Tony Blankley in the Washington Times summarizes the critique of the State Department delivered by his former boss, Newt Gingrich, in an address to the American Enterprise Institute. Here is Gingrich’s address, the opening sentences of which, in Blankley’s words, “surely sent a chill through a State Department looking for a spine [for it] to go down.” Gingrich catalogues the errors and miscalculations of the Department during the showdown with Iraq, and calls for Congressional hearings.
National Review Online is all over this story. Here is Frank Gaffney’s commentary. Gaffney believes that the former Speaker’s speech is one of the most important foreign policy addresses since Churchill’s “Iron Curtain” speech in 1946. And here is a column by Ramesh Ponnuru about Colin Powell, the State Department’s ambassador to the Bush administration.

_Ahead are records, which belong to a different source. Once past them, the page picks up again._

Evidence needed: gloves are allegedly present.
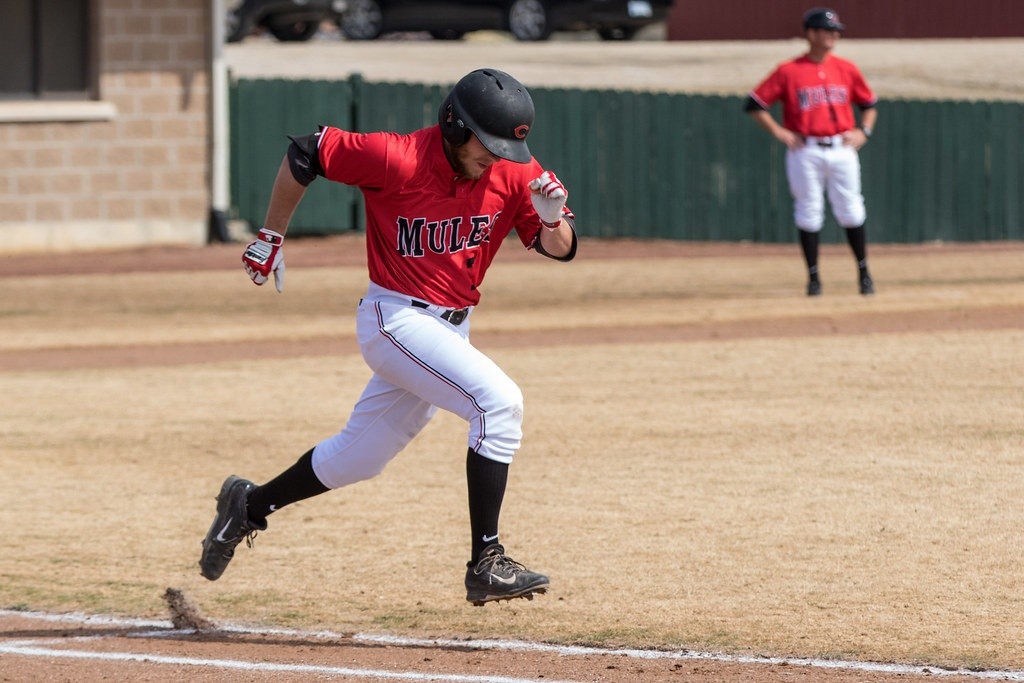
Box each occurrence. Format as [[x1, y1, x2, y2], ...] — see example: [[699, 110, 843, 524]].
[[527, 170, 569, 232], [241, 227, 286, 294]]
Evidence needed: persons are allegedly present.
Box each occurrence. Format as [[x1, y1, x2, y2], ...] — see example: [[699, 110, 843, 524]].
[[198, 68, 577, 604], [743, 7, 879, 296]]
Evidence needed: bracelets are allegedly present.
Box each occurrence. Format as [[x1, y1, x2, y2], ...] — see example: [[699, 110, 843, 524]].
[[861, 125, 873, 138]]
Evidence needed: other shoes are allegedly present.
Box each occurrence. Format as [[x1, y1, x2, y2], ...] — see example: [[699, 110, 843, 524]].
[[807, 280, 821, 296], [860, 274, 874, 295]]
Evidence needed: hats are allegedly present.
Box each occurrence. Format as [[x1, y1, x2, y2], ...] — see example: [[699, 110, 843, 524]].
[[802, 6, 845, 31]]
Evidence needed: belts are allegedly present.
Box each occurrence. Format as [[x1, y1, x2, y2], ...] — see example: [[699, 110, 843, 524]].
[[412, 299, 469, 325], [801, 137, 838, 147]]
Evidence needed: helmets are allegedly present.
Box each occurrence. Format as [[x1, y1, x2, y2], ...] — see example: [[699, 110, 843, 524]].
[[449, 68, 535, 164]]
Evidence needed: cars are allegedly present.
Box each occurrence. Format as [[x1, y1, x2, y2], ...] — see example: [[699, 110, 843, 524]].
[[223, 0, 678, 42]]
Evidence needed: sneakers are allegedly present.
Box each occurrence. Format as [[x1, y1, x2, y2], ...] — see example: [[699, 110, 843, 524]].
[[465, 543, 550, 607], [198, 474, 267, 582]]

Ponnuru notes that “the one person escaping all blame for the administration’s diplomatic failures is its top diplomat” to whom “nothing sticks — except a bewildering adulation.” But, of course, the adulation is not all that bewildering. As Ponnuru notes, Powell is seen by the press as “the adult restraining the hotheads around Bush.” As long as he maintains that image, his diplomatic failures and inability to actually influence adminstration policy will not matter, and he will probably be able to ensure that the State Department can continue to conduct business as usual, no matter how cogently Gingrich and others attack it.